Does the above headline seem like déjà vu all over again, and again, and again to you? Seems like I've been typing it for a year now, based on projections, but I'm dutifully including it for the record.
The Detroit Free Press reports that GM execs are shrugging off the news. "I don't think being No. 1 in global sales means much at all to the average consumer. I think it's an internal benchmark of our industry," says Mike DiGiovanni, GM's executive director of global market and industry analysis.
Toyota itself wasn't exactly ecstatic about the news. It announced earlier in the week that global sales dipped 4% compared with a year earlier. "I think, unfortunately, that we may be the winner of whose sales declined the least last year," says Don Esmond, svp of Toyota's U.S. division. He also points out that "share doesn't pay the bills." Talk about managing expectations.
Bloomberg reports, meanwhile, that Toyota's incoming president, Akio Toyoda, will replace the company's four evps and "many" of the 19 senior managing directors when he succeeds Katsuaki Watanabe in June. He also will focus on customers and spending as much time as possible with the company's production and sales, according to the story. Read the whole story...
Savvy customers are taking advantage of marketers' desires to hold on to their current customers by negotiating lower rates on everything from phone bills to ... well, cable bills, Vishesh Kumar reports. Can other products and services be far behind?

REQUIREMENT:
Transcribe the stretch of the Toyota and GM sales item from "The Detroit Free" through "and industry analysis.".

DATA LINES:

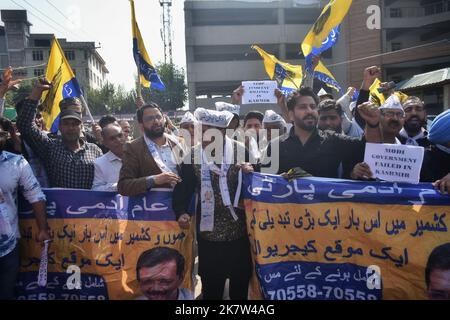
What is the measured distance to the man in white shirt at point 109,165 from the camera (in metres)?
3.17

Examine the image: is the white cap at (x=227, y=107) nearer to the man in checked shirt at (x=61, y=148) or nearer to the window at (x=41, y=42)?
the man in checked shirt at (x=61, y=148)

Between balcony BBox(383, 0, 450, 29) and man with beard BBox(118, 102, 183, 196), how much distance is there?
28.3 metres

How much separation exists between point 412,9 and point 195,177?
30509 millimetres

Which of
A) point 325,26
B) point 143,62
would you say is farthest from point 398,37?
point 143,62

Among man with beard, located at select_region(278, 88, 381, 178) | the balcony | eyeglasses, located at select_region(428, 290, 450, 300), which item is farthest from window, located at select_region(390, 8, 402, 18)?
eyeglasses, located at select_region(428, 290, 450, 300)

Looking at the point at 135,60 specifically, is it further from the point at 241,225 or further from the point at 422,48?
the point at 422,48

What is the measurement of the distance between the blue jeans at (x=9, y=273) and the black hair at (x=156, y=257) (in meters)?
0.92

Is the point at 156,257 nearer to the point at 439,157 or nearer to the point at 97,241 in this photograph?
A: the point at 97,241

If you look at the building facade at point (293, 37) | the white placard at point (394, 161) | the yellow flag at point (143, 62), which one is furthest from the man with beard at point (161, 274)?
the building facade at point (293, 37)

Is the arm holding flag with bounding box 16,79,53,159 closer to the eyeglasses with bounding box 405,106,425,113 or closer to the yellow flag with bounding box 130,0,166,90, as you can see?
the yellow flag with bounding box 130,0,166,90

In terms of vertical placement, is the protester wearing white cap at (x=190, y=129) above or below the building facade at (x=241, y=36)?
below

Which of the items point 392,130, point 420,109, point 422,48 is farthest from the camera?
point 422,48
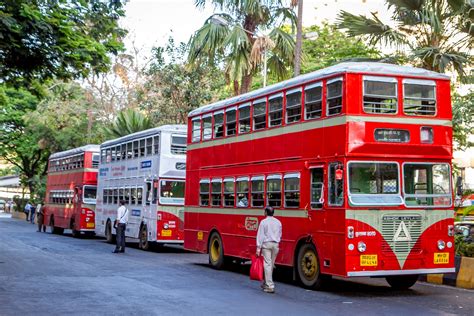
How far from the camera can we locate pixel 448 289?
15.0 m

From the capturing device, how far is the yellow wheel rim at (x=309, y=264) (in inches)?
562

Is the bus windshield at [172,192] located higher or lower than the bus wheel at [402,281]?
higher

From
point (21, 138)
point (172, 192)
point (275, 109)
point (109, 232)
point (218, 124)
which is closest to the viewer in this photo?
point (275, 109)

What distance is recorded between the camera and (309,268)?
47.6 feet

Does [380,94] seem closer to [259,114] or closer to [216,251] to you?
[259,114]

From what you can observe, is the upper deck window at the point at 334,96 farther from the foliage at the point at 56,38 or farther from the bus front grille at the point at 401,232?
the foliage at the point at 56,38

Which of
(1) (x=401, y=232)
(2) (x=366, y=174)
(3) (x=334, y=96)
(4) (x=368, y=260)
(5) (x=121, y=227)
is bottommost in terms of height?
(4) (x=368, y=260)

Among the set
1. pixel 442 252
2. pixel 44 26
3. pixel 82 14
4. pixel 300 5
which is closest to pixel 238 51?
pixel 300 5

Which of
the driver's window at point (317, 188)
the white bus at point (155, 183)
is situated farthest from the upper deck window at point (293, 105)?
the white bus at point (155, 183)

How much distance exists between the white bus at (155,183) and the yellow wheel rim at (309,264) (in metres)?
10.1

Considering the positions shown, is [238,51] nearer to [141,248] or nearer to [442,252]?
[141,248]

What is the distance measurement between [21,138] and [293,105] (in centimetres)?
4861

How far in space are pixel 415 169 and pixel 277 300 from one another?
391 cm

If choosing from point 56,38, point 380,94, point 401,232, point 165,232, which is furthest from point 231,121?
point 165,232
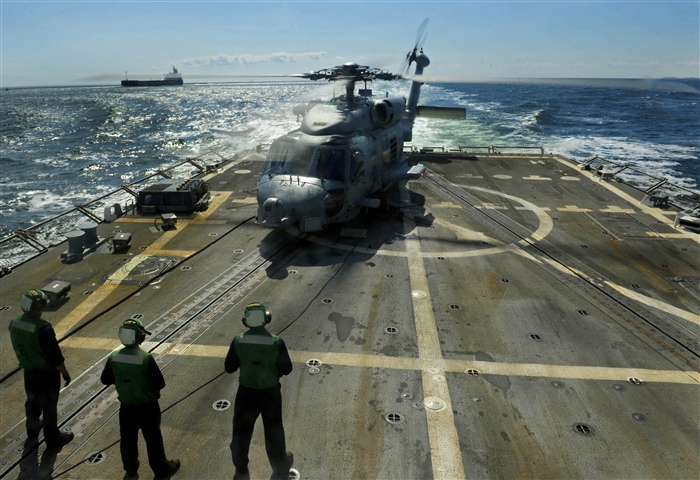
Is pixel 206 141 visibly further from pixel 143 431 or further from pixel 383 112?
pixel 143 431

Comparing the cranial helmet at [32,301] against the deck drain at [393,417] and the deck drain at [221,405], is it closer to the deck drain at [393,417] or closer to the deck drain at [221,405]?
the deck drain at [221,405]

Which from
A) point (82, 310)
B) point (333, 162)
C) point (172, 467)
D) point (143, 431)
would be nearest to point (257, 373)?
point (143, 431)

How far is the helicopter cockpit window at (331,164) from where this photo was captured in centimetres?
1529

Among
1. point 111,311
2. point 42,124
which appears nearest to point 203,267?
point 111,311

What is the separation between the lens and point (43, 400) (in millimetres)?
6562

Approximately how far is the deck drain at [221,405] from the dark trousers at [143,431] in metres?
1.53

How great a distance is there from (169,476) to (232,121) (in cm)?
8148

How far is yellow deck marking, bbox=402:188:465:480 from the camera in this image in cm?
670

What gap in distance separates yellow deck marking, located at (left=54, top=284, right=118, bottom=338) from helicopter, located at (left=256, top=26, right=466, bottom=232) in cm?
489

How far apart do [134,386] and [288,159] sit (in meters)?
11.2

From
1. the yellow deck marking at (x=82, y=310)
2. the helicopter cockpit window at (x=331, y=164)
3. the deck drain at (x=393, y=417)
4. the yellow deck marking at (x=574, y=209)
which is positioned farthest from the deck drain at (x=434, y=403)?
the yellow deck marking at (x=574, y=209)

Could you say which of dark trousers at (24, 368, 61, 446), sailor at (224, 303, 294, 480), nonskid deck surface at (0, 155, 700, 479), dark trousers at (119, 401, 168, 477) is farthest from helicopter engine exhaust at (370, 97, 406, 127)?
dark trousers at (119, 401, 168, 477)

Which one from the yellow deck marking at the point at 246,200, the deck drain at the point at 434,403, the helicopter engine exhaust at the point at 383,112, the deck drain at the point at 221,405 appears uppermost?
the helicopter engine exhaust at the point at 383,112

TASK SOLUTION:
The Detroit Free Press reports that GM execs are shrugging off the news. "I don't think being No. 1 in global sales means much at all to the average consumer. I think it's an internal benchmark of our industry," says Mike DiGiovanni, GM's executive director of global market and industry analysis.